Task to complete
Return all lines below containing the word "States".

Segment Start: Material provided

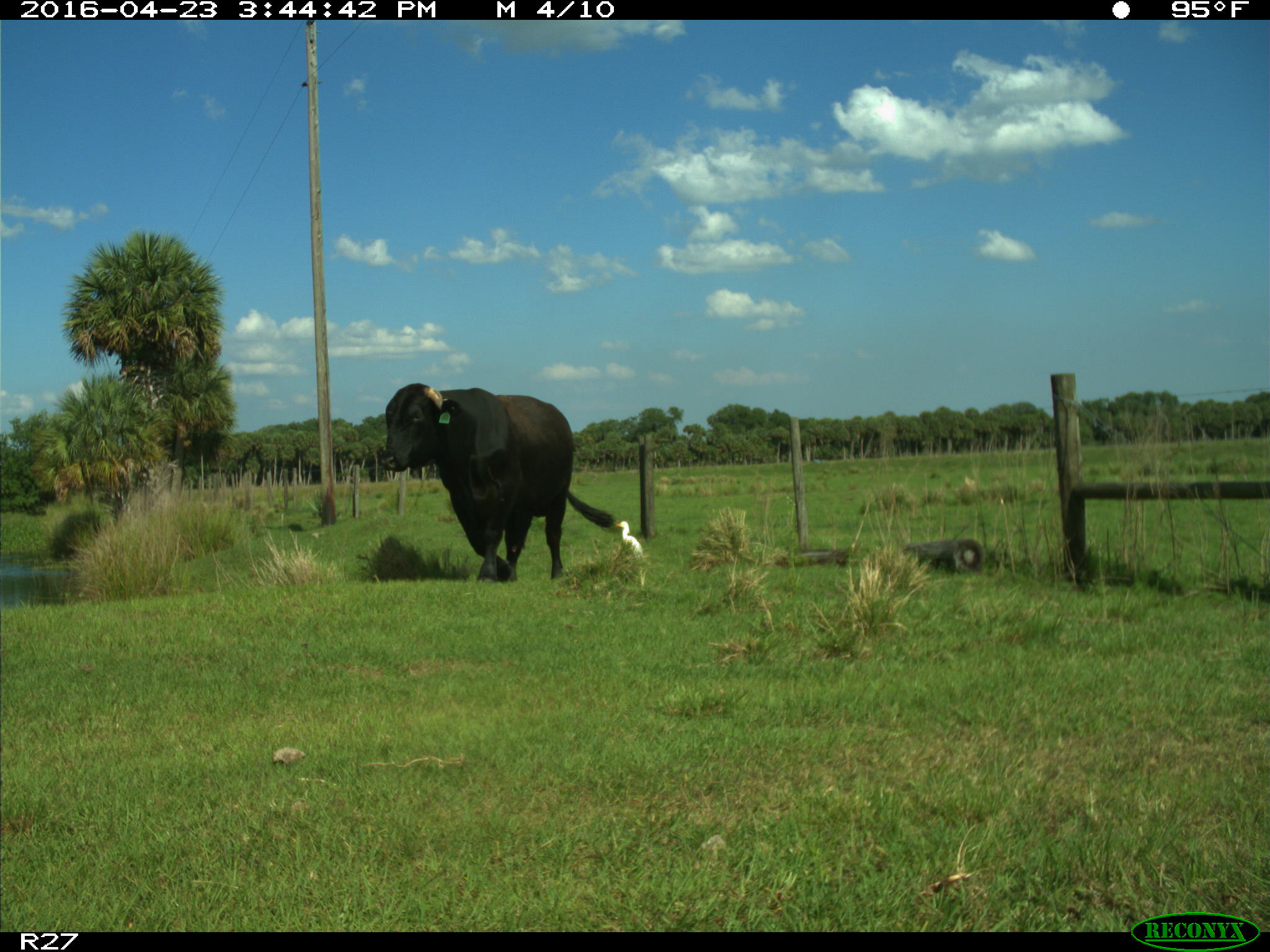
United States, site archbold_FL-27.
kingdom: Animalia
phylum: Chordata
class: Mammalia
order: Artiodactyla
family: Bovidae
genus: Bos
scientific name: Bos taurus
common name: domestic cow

Segment End: Material provided
Segment Start: Material provided

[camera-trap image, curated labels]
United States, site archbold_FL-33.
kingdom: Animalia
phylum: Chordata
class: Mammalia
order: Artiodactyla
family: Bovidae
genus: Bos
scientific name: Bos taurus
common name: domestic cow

Segment End: Material provided
Segment Start: Material provided

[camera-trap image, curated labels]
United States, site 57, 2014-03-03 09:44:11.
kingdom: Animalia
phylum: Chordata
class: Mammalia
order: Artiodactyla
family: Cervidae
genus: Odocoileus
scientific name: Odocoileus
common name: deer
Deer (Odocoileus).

Segment End: Material provided

Your solution
United States, site archbold_FL-27.
United States, site archbold_FL-33.
United States, site 57, 2014-03-03 09:44:11.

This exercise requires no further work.